Integration of Dynamic Protein Localization, Proteolysis, and Phospho-signaling Drives Transcriptional Cell Cycle Circuitry

Lucy Shapiro Associate Chair, Department of Developmental Biology, Stanford University School of Medicine

"Integration of Dynamic Protein Localization, Proteolysis, and Phospho-signaling Drives Transcriptional Cell Cycle Circuitry"

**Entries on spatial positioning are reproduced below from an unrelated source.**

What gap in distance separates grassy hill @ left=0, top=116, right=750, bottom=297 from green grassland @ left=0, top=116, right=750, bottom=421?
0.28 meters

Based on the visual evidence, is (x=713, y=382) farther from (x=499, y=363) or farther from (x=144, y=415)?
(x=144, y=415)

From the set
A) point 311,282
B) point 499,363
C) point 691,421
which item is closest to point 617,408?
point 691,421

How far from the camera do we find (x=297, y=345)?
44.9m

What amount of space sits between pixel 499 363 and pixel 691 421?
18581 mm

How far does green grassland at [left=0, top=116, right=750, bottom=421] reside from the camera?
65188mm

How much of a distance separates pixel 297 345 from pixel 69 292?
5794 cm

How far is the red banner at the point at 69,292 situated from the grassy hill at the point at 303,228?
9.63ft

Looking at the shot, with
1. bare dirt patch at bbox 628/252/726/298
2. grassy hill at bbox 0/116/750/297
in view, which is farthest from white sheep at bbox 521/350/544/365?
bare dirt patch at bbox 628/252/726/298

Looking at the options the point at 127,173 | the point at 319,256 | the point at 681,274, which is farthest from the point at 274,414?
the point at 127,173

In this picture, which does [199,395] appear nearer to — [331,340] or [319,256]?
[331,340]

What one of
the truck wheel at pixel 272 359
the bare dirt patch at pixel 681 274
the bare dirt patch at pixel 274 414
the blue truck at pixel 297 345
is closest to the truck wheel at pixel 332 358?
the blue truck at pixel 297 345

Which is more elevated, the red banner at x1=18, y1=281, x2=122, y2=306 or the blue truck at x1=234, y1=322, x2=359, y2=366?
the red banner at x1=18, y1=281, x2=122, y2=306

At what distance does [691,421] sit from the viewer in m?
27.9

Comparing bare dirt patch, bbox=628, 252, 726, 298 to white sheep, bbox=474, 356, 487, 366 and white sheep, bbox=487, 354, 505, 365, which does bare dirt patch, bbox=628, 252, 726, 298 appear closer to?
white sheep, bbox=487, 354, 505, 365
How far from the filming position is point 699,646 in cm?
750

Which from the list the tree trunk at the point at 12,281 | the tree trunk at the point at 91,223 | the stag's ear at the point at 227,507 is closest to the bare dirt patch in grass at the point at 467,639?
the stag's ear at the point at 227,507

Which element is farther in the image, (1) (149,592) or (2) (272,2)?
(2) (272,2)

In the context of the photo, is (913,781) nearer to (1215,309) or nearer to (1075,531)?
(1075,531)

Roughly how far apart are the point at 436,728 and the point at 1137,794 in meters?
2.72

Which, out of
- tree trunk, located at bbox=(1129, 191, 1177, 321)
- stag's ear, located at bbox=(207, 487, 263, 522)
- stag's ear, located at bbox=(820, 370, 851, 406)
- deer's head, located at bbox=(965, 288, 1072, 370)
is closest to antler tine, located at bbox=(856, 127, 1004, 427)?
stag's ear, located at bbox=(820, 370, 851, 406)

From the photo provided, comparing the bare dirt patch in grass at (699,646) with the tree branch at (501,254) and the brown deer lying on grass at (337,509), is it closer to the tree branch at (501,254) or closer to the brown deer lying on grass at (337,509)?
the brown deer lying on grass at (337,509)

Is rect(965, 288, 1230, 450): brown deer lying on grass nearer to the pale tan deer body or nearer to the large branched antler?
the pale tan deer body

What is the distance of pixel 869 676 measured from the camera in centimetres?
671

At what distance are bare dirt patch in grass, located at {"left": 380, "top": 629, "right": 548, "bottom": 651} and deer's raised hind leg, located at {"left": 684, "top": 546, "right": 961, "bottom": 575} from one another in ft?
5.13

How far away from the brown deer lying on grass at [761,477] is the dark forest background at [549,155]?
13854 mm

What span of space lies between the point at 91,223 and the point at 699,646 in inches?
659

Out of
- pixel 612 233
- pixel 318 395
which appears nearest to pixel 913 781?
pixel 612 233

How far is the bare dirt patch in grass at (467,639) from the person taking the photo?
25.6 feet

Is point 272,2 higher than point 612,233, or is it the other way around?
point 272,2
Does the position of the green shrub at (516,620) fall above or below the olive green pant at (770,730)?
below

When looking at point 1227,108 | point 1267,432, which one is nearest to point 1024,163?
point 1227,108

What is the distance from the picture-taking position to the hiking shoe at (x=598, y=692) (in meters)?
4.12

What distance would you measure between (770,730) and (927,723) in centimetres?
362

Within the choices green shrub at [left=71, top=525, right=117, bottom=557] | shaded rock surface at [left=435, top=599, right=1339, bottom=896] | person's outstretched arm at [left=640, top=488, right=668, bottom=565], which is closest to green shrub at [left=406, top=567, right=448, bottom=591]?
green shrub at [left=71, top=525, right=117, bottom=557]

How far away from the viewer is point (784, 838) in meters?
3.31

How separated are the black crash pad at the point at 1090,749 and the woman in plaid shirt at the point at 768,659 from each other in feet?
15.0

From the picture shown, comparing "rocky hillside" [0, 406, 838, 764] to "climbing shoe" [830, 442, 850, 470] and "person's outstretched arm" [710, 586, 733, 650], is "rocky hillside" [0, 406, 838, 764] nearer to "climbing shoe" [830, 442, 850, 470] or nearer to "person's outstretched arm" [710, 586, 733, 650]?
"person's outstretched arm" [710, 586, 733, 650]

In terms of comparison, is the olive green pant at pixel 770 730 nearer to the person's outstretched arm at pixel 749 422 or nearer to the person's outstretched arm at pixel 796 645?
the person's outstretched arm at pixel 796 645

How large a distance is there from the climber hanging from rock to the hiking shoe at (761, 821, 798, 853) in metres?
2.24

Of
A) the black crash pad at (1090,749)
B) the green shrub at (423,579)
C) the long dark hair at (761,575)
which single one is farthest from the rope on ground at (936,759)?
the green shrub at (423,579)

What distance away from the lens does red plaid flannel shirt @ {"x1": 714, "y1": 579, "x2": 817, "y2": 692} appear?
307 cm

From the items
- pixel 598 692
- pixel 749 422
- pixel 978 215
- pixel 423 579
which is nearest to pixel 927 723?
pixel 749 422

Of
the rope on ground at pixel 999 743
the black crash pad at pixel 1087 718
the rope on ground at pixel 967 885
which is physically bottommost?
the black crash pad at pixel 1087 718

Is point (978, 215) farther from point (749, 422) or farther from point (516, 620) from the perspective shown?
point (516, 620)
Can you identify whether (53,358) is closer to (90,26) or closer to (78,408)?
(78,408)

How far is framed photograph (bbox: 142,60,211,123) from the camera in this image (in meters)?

Abstract: The bacterial cell cycle involves a choreographed cast of proteins that enter and leave the cell on cue to take up designated positions in the cell and perform their roles in concert with other proteins. The execution of the cell cycle is driven by a small group of master regulatory proteins organized into a cyclical genetic circuit. A central player is the CtrA master regulator that directly controls 95 proteins. Asymmetric regulation of CtrA stability and phosphorylation in the Caulobacter daughter cells is the central event establishing asymmetry and the different cell fates of the two daughters. The mechanisms used to accomplish this asymmetry involve dynamic positioning of multiple proteins to one pole or the other, highly regulated proteolytic events, a complex network of phospho-signaling reactions distributed in space and time, and tight DNA methylation-based coupling between regulatory gene expression and progression of chromosome replication.